*** DATA RECORDS Section Begins ***

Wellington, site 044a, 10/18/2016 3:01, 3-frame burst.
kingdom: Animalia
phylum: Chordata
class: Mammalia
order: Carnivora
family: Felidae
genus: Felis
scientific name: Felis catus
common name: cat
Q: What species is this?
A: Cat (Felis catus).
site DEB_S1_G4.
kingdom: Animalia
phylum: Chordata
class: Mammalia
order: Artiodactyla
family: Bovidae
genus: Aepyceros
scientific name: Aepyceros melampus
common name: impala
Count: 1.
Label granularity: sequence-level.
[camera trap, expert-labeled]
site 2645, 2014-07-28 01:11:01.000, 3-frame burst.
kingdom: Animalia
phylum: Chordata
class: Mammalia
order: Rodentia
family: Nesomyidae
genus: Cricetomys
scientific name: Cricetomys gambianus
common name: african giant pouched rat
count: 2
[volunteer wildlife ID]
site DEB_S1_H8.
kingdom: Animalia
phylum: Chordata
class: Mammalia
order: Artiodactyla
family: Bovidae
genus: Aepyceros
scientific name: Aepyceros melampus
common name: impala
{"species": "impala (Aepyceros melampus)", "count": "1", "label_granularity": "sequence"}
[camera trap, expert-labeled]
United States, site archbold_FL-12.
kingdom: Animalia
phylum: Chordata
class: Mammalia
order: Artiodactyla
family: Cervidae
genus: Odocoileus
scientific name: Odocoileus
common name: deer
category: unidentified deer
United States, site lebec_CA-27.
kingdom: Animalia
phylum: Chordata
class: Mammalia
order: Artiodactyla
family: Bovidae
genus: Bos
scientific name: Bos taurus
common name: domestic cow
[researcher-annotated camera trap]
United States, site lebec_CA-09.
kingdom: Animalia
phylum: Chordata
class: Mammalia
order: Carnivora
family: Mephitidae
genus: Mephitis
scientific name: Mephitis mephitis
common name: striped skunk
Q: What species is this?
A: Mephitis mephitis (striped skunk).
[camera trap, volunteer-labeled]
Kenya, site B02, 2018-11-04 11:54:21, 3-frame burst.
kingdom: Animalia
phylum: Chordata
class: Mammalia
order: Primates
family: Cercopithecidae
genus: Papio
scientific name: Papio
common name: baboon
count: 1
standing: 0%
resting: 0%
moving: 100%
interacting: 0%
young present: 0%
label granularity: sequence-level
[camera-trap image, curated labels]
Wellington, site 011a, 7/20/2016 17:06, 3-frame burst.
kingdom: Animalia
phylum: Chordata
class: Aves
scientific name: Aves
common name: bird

*** DATA RECORDS Section Ends ***

#### TASK DETAILS:
Beginning at the line that holds "family: Mephitidae", reproduce the lines exactly up to and including the final line of the entries.

#### SOLVED PROBLEM:
family: Mephitidae
genus: Mephitis
scientific name: Mephitis mephitis
common name: striped skunk
Q: What species is this?
A: Mephitis mephitis (striped skunk).
[camera trap, volunteer-labeled]
Kenya, site B02, 2018-11-04 11:54:21, 3-frame burst.
kingdom: Animalia
phylum: Chordata
class: Mammalia
order: Primates
family: Cercopithecidae
genus: Papio
scientific name: Papio
common name: baboon
count: 1
standing: 0%
resting: 0%
moving: 100%
interacting: 0%
young present: 0%
label granularity: sequence-level
[camera-trap image, curated labels]
Wellington, site 011a, 7/20/2016 17:06, 3-frame burst.
kingdom: Animalia
phylum: Chordata
class: Aves
scientific name: Aves
common name: bird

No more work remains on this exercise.